Strossen is deeply familiar with this concept, especially as it was applied in the Supreme Court’s decision in Rust v. Sullivan, a 1991 ruling that allowed the government to prohibit abortion services or counseling by organizations that received federal dollars for family-planning services.
The ruling was something of a loss for Strossen, who at the time was president of the American Civil Liberties Union, which represented some family-planning clinics in the case. But it could bolster Harvard’s case that the government can’t demand the university eliminate or change other activities that are unrelated to the grants it has pulled.
In the majority opinion in Rust, Chief Justice William H. Rehnquist went out of his way to identify the university as “a traditional sphere of free expression so fundamental to the functioning of our society.” Because of that, he said, “the Government’s ability to control speech within that sphere by means of conditions attached to the expenditure of Government funds is restricted by the vagueness and overbreadth doctrines of the First Amendment.”
What will this case mean for other colleges worried about the future of federal grants?
The biggest question is whether the lawsuit will have an impact on the larger confrontation between the Trump administration and higher education, for instance by encouraging other institutions to battle it out in court.
Barbara Mistick, president of the National Association of Independent Colleges and Universities, said she doesn’t see Harvard’s lawsuit as a path that many others could follow. Every college will have to weigh the risks and costs of a lengthy legal battle, she said, and many will not have the resources or political will for it.
But the case could result in a defining legal standard on the issues of academic freedom and institutional autonomy.
“Harvard’s case could go to the Supreme Court and test these topics,” Mistick said. “In that sense, it does make a difference to the rest of our sector.”
Hutchens, at the University of Kentucky, said there could be downsides to Harvard’s approach.

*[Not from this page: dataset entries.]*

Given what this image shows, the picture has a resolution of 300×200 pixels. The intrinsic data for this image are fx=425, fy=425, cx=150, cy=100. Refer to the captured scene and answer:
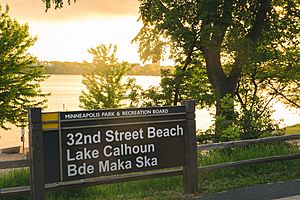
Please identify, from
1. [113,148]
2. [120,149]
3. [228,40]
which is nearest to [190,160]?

The institution’s legal and public-relations campaign could harden conservative opposition to higher education, for example, and trigger even deeper cuts in research spending.
The administration has already begun cutting the number of grants it issues, and it will almost certainly limit the research topics of future awards to fit the White House’s priorities, Hutchens said, such as focusing on fossil fuels instead of solar energy or other alternative energy sources.
Such a change couldn’t be challenged in court just because various groups think it’s bad policy or not a good research investment, he said.
No matter the outcome of the Harvard case, he said, higher education has to win over the hearts and minds of lawmakers and the public in order to preserve its taxpayer support.
“Some of the big questions over higher education and funding support from the federal government will have to play out in the political process,” he said, “and elections will have consequences for what happens to our colleges and universities moving forward.”